Wednesday, March 23, 2005

The Manolo knows

I've tried to explain my aesthetic approach to cherry picking from pop culture. Much of what's sold today is common and joyless, but some evinces brilliant design and great loveliness. Something utilitarian yet beautiful, something gracefully packaged, a wonderful consumable or wearable can change a person's mood, and I believe a coherent, pleasant personal environment is vitally supportive of one's self. In a modern urban, even suburban, society where we craft so little of what we use and where our access to natural beauty is often brief and constrained, vulgar consumerism is the method by which many people invite beauty into their lives.

The Manolo of Manolo's shoe blog says it well:
It is also the belief of the Manolo that the admiration of beauty, even of the beauty of the objects that can be purchased at the outlet store of the factory, it is not imcompatible with having the rich inner life.
Indeed, until recently, it was the commonly held belief that owning or even looking at the things of beauty could aid in achieving the inner spiritual beauty. (Do we not take our children to the museums of art? What is the purpose of that if not to inculcate into them some idea of the power of the beauty.)

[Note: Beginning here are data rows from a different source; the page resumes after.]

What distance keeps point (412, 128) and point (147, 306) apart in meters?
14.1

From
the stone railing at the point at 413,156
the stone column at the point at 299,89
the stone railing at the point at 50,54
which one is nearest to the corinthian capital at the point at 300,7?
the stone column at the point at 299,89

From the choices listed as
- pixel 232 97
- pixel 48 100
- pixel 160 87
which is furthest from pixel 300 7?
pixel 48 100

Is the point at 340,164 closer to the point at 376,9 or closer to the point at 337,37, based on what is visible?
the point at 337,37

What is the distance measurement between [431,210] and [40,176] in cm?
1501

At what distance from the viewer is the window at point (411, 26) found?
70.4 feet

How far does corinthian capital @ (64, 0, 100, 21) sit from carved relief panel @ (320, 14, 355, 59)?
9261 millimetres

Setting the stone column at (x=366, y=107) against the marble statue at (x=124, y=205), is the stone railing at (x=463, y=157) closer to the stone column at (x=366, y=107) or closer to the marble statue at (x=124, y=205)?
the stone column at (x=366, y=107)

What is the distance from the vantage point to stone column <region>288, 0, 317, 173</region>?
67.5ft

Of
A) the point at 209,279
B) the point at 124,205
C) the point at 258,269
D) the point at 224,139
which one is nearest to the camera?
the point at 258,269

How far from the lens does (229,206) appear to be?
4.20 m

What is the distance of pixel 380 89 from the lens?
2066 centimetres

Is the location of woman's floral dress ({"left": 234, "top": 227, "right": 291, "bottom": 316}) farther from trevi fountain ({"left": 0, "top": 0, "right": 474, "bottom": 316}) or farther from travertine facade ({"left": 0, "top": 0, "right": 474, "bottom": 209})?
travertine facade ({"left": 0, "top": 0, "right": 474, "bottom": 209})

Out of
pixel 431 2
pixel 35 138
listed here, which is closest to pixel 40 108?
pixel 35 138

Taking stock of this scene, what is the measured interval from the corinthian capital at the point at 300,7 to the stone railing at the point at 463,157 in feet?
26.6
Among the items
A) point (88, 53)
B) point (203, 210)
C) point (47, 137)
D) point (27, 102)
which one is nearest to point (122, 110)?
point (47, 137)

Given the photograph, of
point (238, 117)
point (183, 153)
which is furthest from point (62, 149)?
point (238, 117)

The Manolo he will not pontificate on the trouble caused by the rise of the Protestantism, or the Weberian theory of the ethic of work and the iconoclastic leanings of Calvinism, instead he will merely note that most of the religions of the world believe that the spiritual it can be accessed through the contemplation of beauty. Why else, for the example, the veneration of the icons of the tradition of the Eastern Orthodox?

So, in the final response to the question, the Manolo he can only say that beauty and the acquisition of the objects of beauty, they have their own spirituality, one that if approached properly enriches the life.

Read the whole thing here
http://www.shoeblogs.com/wordpress/2005/03/22/consumerism-and-beauty/

So if I find transendence in accessories and adornments, who's to say I'm purely shallow? Hey, I go to the Met, too.